=== Data supplied ===

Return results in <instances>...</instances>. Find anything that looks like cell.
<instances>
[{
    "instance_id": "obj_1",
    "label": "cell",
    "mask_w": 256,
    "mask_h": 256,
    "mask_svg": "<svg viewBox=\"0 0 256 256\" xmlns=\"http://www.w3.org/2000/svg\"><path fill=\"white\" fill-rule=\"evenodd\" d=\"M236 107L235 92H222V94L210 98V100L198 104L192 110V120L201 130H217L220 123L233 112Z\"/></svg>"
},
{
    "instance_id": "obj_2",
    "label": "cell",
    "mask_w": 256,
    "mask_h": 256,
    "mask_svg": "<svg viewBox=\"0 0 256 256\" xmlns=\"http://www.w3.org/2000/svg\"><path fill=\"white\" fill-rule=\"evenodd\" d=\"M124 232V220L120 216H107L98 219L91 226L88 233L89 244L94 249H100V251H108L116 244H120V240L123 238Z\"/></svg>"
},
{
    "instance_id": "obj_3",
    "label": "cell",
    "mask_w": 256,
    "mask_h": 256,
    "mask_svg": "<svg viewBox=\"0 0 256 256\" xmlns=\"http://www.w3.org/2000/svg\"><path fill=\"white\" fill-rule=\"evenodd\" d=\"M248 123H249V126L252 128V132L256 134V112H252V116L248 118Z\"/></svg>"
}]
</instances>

===

# Stated problem
Reproduce every one of the entries above line for line, with no changes.

# Exercise output
Return results in <instances>...</instances>. Find anything that looks like cell.
<instances>
[{
    "instance_id": "obj_1",
    "label": "cell",
    "mask_w": 256,
    "mask_h": 256,
    "mask_svg": "<svg viewBox=\"0 0 256 256\" xmlns=\"http://www.w3.org/2000/svg\"><path fill=\"white\" fill-rule=\"evenodd\" d=\"M236 107L235 92H222V94L210 98V100L198 104L192 110V120L201 130H217L220 123L233 112Z\"/></svg>"
},
{
    "instance_id": "obj_2",
    "label": "cell",
    "mask_w": 256,
    "mask_h": 256,
    "mask_svg": "<svg viewBox=\"0 0 256 256\" xmlns=\"http://www.w3.org/2000/svg\"><path fill=\"white\" fill-rule=\"evenodd\" d=\"M124 232V220L120 216H107L98 219L91 226L88 233L89 244L94 249H100V251H108L116 244H120V240L123 238Z\"/></svg>"
},
{
    "instance_id": "obj_3",
    "label": "cell",
    "mask_w": 256,
    "mask_h": 256,
    "mask_svg": "<svg viewBox=\"0 0 256 256\" xmlns=\"http://www.w3.org/2000/svg\"><path fill=\"white\" fill-rule=\"evenodd\" d=\"M248 123H249V126L252 128V132L256 134V112H252V116L248 118Z\"/></svg>"
}]
</instances>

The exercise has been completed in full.